Een korte uiteenzetting hoe afstanden in het heelal bepaald worden van nabije objecten.

Parallax-verschuiving

Om het principe van de parallaxverschuiving te begrijpen dient men eerst de volgende kleine proef te doen. Hou een vinger op enkele centimeter van je neus en bekijk hem afwisselend – door met de ogen te knipperen – met linker- en rechteroog. Je ziet hoe je vinger verspringt ten opzichte van de achtergrond. Herhaal nu dit alles, maar hou je vinger op een grotere afstand. Nog steeds lijkt de vinger te verspringen, maar nu veel minder. De verklaring hiervoor kan men op de onderstaande figuur aflezen. Vanuit het linker-, respectievelijk rechteroog ziet men de vinger vanonder verschillende hoeken. Dit hoekverschil neemt af naarmate de vinger verder af staat. Per definitie noemen we de helft van het hoekverschil de parallax.

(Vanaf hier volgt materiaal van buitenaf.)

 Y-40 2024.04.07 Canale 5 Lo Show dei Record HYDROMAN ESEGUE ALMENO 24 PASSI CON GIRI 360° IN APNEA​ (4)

imageZoals we een vinger, een potlood, of iets anders, door linker- en rechteroog in een verschillende richting zien, zo kunnen we ook bij dicht bijstaande sterren een kleine “verschuiving” waarnemen. In dit geval echter moeten de twee punten van waaruit men de ster waarneemt zéér ver van elkaar afgelegen zijn. De Aarde zelf is te klein om twee punten te vinden die voldoende ver van elkaar afgelegen zijn. De Aarde draait evenwel rond de Zon. Wanneer we om de zes maanden de positie van eenzelfde ster opmeten, hebben we metingen vanuit verschillende plaatsen. Immers, aanvankelijk stond de Aarde langs de ene kant van de Zon, maar zes maanden later stond ze langs de andere kant. Het afstandsverschil tussen beide posities bedraagt ongeveer 300 miljoen kilometer, de diameter van de baan van de Aarde rond de Zon.

Wanneer we over heel gevoelige meetapparatuur beschikken kunnen we de kleine verschuiving, die de ster als gevolg hiervan ten opzichte van de hemelachtergrond doet, waarnemen.

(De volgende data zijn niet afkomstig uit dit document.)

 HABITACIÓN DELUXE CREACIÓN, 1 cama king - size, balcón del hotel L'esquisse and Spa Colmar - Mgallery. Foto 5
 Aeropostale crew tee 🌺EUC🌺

Hoe kleiner die verschuiving, hoe verder de ster staat. Wanneer de parallax (dus de helft van de verschuiving) één boogseconde (1”) bedraagt (een boogseconde is 1/3600 van een graad), is de afstand van de ster per definitie gelijk aan 1 parsec (dit komt overeen met ongeveer 3.26 lichtjaar).

Wanneer de parallax een halve boogseconde bedraagt, is de parallax 2 parsec, enzovoort.

De dichtstbijzijnde ster heeft een parallax van 0.7687 boogseconde … wat is dan haar afstand ?

1/0.7687=1.3009 parsec = 4.24 lichtjaar

Het woord parsec komt van parallax en seconde.